Outgoing chairman Jean-Rene Fourtou has been asked to serve as honorary president of Vivendi and advise on the closer integration of units, the company said Tuesday.
After asset sales, Vivendi is “in a strong position to embark on a new stage of growth,” Fourtou said at the meeting. “The digital revolution creates multiple opportunities.”
He called Bollore “an entrepreneurial, imaginative, tenacious industrialist” who “has ambitions for this group” and has a keen feeling for the interests of shareholders.
Asked by a shareholder about his executive pay, Bollore vowed to be conscious of excessive pay, saying: “I will be modest.”
While observers expect Vivendi to look for acquisitions, Bollore didn’t immediately signal what assets he was interested in. “The board will decide the dividend policy based on what opportunities are available,” he said in one reference to possible deals. “In a growing business, and we think our media activities will grow, it seems reasonable to distribute 40 to 50 percent.”

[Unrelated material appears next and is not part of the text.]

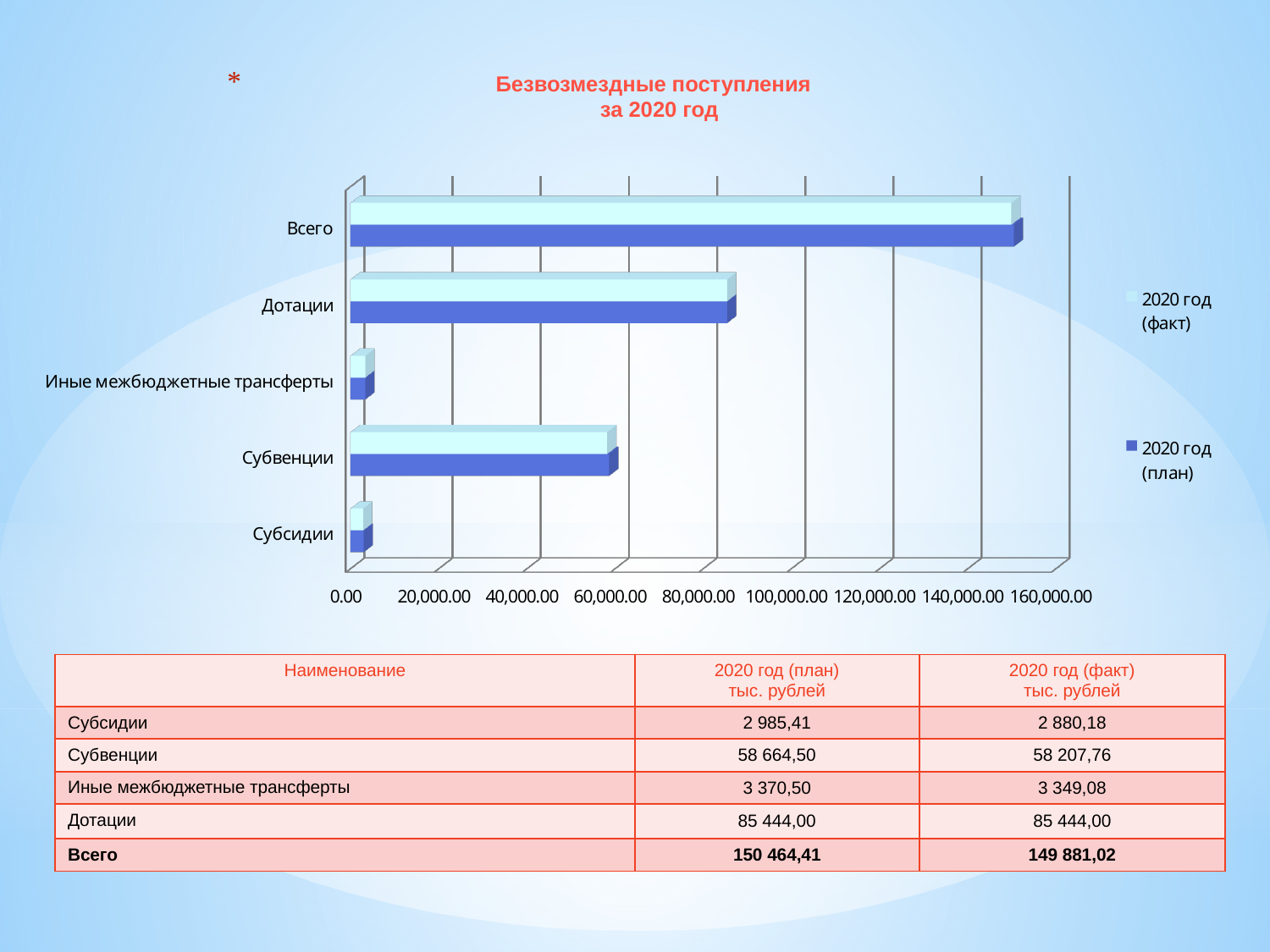
According to the slide, what is the 2020 год (план) value for Дотации? 85 444,00 According to the slide, what is the 2020 год (факт) value for Субвенции? 58 207,76 Excluding Всего, which category has the highest 2020 год (факт) value? Дотации According to the slide, what is the 2020 год (план) value for Всего? 150 464,41 Is the 2020 год (план) value for Субвенции greater or less than 40,000.00? greater What kind of chart is shown on the slide? bar chart Excluding Всего, which category has the lowest 2020 год (план) value? Субсидии Which is larger for Иные межбюджетные трансферты: the 2020 год (план) value or the 2020 год (факт) value? 2020 год (план) How many categories are shown on the chart's vertical axis? 5 What is the difference between the 2020 год (план) and 2020 год (факт) values for Всего? 583,39 How many series does the chart legend list? 2 What is the title of the chart? Безвозмездные поступления за 2020 год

Vivendi management on Tuesday also got shareholder questions about Netflix‘s upcoming launch in France and the decision to sell its stake in video game maker Activision Blizzard.
“The way we are preparing for the launch of Netflix is to develop very attractive content offerings,” such as via [VOD service] CanalPlay, which already has 450,000 subscribers, said Canal Plus Group chairman Bertrand Meheut after a question about Netflix’s pending launch in France and other European markets. “The Netflix catalog will not contain more recent movies. We have key assets.”
He added though: “Of course, we must take the arrival of Netflix very seriously. We are relatively confident.”
Fourtou on Tuesday also admitted that he was glad about the Activision divestiture given concerns about the effects of shooting games, such as the company’s Call of Duty franchise. “They are on the cutting-edge of technology…They are a jewel,” he said. “When we decided to focus on content and we had to reduce debt, the board decided that the priority would be to exit.”
He added: “Activision Blizzard’s business activity is based mainly on two games – World of Warcraft and Call of Duty, so it was fragile. When we bought Activision Blizzard, we very much believed in Guitar Hero, which was booming But within six months, it basically vanished.” And, he argued, that “every single time there were massacres in Sweden, Norway, the United States, the killers were people who had been spending a lot of time playing those two games, especially Call of Duty.”
Concluded Fourtou: “Supervisory board members just as you felt it was really a problem having this kind of business activity in our company.”
Among other executives in attendance at the meeting Tuesday was Universal Music chairman and CEO Lucian Grainge.